### Provided information

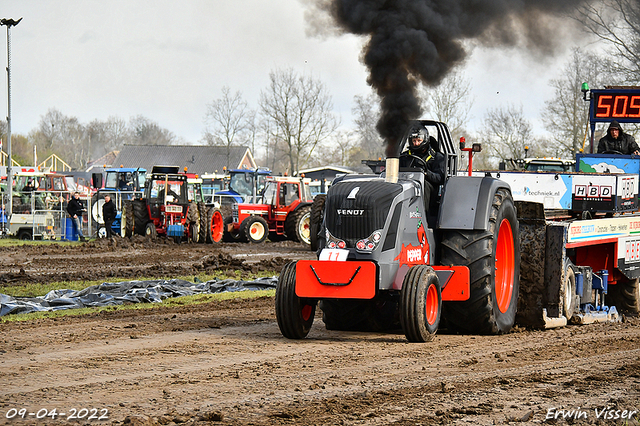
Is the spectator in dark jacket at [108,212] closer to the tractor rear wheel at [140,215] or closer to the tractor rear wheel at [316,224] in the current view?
the tractor rear wheel at [140,215]

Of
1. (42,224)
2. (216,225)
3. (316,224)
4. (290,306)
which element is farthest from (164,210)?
(290,306)

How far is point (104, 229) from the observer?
29375mm

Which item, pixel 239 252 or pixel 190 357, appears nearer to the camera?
pixel 190 357

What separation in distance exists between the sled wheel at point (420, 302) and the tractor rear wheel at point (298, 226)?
59.3 feet

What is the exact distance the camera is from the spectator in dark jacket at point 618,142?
13.2 m

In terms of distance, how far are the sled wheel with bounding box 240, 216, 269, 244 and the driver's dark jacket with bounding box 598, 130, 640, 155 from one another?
1469 centimetres

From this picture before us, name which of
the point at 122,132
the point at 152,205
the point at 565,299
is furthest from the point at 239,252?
the point at 122,132

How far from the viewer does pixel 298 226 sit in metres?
25.9

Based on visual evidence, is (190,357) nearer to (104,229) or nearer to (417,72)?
(417,72)

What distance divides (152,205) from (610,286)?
16792 millimetres

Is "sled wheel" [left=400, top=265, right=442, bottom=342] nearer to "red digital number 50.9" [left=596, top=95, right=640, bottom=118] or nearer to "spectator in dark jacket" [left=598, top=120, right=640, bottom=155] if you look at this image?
"spectator in dark jacket" [left=598, top=120, right=640, bottom=155]

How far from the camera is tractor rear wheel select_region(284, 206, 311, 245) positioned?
84.9 ft

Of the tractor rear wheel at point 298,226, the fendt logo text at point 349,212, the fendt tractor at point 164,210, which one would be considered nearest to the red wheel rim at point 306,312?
the fendt logo text at point 349,212

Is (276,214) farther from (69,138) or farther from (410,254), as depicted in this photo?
(69,138)
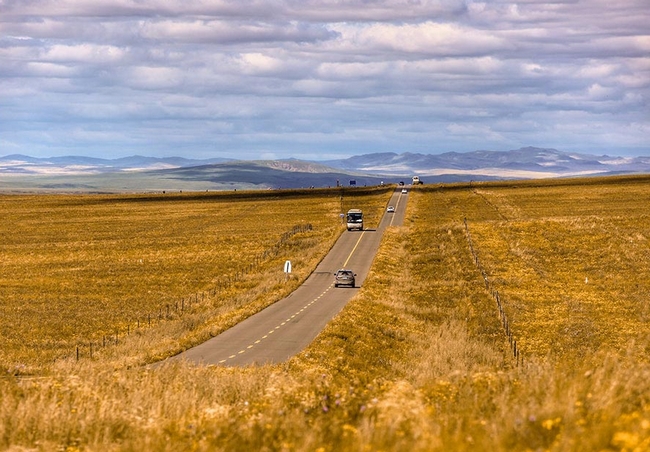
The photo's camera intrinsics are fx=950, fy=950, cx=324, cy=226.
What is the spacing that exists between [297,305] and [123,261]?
111 ft

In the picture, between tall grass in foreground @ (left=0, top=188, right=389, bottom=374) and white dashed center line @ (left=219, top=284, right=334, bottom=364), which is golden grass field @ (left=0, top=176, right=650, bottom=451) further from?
white dashed center line @ (left=219, top=284, right=334, bottom=364)

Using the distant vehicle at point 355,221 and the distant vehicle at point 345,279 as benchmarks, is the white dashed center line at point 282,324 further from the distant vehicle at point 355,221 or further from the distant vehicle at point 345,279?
the distant vehicle at point 355,221

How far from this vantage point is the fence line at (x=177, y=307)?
143 ft

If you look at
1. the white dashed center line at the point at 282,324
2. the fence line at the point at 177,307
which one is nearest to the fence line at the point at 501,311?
the white dashed center line at the point at 282,324

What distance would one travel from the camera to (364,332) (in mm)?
42469

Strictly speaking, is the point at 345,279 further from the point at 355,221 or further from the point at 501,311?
the point at 355,221

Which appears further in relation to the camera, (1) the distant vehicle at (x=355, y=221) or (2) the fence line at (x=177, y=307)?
(1) the distant vehicle at (x=355, y=221)

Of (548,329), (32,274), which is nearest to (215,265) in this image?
(32,274)

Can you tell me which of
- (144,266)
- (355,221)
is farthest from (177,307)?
(355,221)

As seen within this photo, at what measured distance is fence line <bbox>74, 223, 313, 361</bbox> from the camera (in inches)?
1716

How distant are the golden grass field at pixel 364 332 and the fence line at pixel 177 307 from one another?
2.58 ft

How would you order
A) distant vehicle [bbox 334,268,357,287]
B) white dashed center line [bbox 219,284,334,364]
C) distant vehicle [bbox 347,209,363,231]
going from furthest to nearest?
distant vehicle [bbox 347,209,363,231] → distant vehicle [bbox 334,268,357,287] → white dashed center line [bbox 219,284,334,364]

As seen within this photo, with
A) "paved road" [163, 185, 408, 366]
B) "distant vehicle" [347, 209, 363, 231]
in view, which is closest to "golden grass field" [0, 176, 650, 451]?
"paved road" [163, 185, 408, 366]

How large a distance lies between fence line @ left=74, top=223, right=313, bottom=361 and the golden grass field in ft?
2.58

######

## Direction
Rewrite all the rows above, substituting "trailer wheel" for every occurrence of "sled wheel" and leaving everything else unchanged. Omit the pictures from your answer.

## Reply to the task
Is the spectator in dark jacket at [108,212] closer to the tractor rear wheel at [140,215] or closer to the tractor rear wheel at [316,224] in the current view?
the tractor rear wheel at [140,215]

Of
1. (42,224)
2. (216,225)
3. (316,224)
4. (290,306)
which element is farthest from (164,210)?
(290,306)

How far is point (104, 229) from the observer?
29375mm

Which item, pixel 239 252 or pixel 190 357, appears nearer to the camera?
pixel 190 357

What separation in distance exists between the trailer wheel at point (420, 302) and the tractor rear wheel at point (298, 226)?
59.3 feet

What is the exact distance the camera is from the spectator in dark jacket at point 618,142?
13.2 m

In terms of distance, how far are the trailer wheel with bounding box 240, 216, 269, 244 and the driver's dark jacket with bounding box 598, 130, 640, 155 from one another?
1469 centimetres

From this picture before us, name which of
the point at 122,132
the point at 152,205
the point at 565,299
is furthest from the point at 239,252?
the point at 122,132

How far from the viewer does pixel 298 226 sit in metres?
25.9

Based on visual evidence, is (190,357) nearer to (104,229) or nearer to (417,72)?
(417,72)

What distance divides (152,205) from (610,286)?
16792 millimetres

Is "trailer wheel" [left=400, top=265, right=442, bottom=342] nearer to "red digital number 50.9" [left=596, top=95, right=640, bottom=118] or nearer to "spectator in dark jacket" [left=598, top=120, right=640, bottom=155] if you look at this image?
"spectator in dark jacket" [left=598, top=120, right=640, bottom=155]

How far from the camera is tractor rear wheel select_region(284, 206, 311, 245) positioned?
84.9 ft

Of the tractor rear wheel at point 298,226, the fendt logo text at point 349,212, the fendt tractor at point 164,210, which one would be considered nearest to the red wheel rim at point 306,312?
the fendt logo text at point 349,212

Is (276,214) farther from (69,138) or farther from (410,254), as depicted in this photo?
(69,138)
The photo's camera intrinsics are fx=950, fy=950, cx=324, cy=226.
What is the spacing that exists between [297,305] and [123,261]?
111 ft

In the picture, between tall grass in foreground @ (left=0, top=188, right=389, bottom=374) and white dashed center line @ (left=219, top=284, right=334, bottom=364), which is golden grass field @ (left=0, top=176, right=650, bottom=451) further from?
white dashed center line @ (left=219, top=284, right=334, bottom=364)

Using the distant vehicle at point 355,221 and the distant vehicle at point 345,279 as benchmarks, is the white dashed center line at point 282,324 further from the distant vehicle at point 355,221 or further from the distant vehicle at point 345,279?
the distant vehicle at point 355,221

How far from this vantage point is the fence line at (x=177, y=307)?
143 ft

If you look at
1. the white dashed center line at the point at 282,324
2. the fence line at the point at 177,307
which one is nearest to the fence line at the point at 501,311?
the white dashed center line at the point at 282,324

What distance would one travel from the camera to (364,332) (in mm)?
42469

Strictly speaking, is the point at 345,279 further from the point at 355,221 or further from the point at 501,311?
the point at 355,221

Which appears further in relation to the camera, (1) the distant vehicle at (x=355, y=221) or (2) the fence line at (x=177, y=307)?
(1) the distant vehicle at (x=355, y=221)

Of (548,329), (32,274), which is nearest to (215,265) in this image?
(32,274)

Can you tell me which of
- (144,266)
- (355,221)
is farthest from (177,307)?
(355,221)

As seen within this photo, at what measured distance is fence line <bbox>74, 223, 313, 361</bbox> from the camera (in inches)?
1716

How distant are the golden grass field at pixel 364 332 and the fence line at pixel 177 307 from one another?
2.58 ft

How would you order
A) distant vehicle [bbox 334,268,357,287]
B) white dashed center line [bbox 219,284,334,364]
C) distant vehicle [bbox 347,209,363,231]
going from furthest to nearest?
distant vehicle [bbox 347,209,363,231] → distant vehicle [bbox 334,268,357,287] → white dashed center line [bbox 219,284,334,364]

As seen within this photo, with
A) "paved road" [163, 185, 408, 366]
B) "distant vehicle" [347, 209, 363, 231]
in view, which is closest to "golden grass field" [0, 176, 650, 451]?
"paved road" [163, 185, 408, 366]

How large a distance lies between fence line @ left=74, top=223, right=313, bottom=361 and the golden grass field in ft?
2.58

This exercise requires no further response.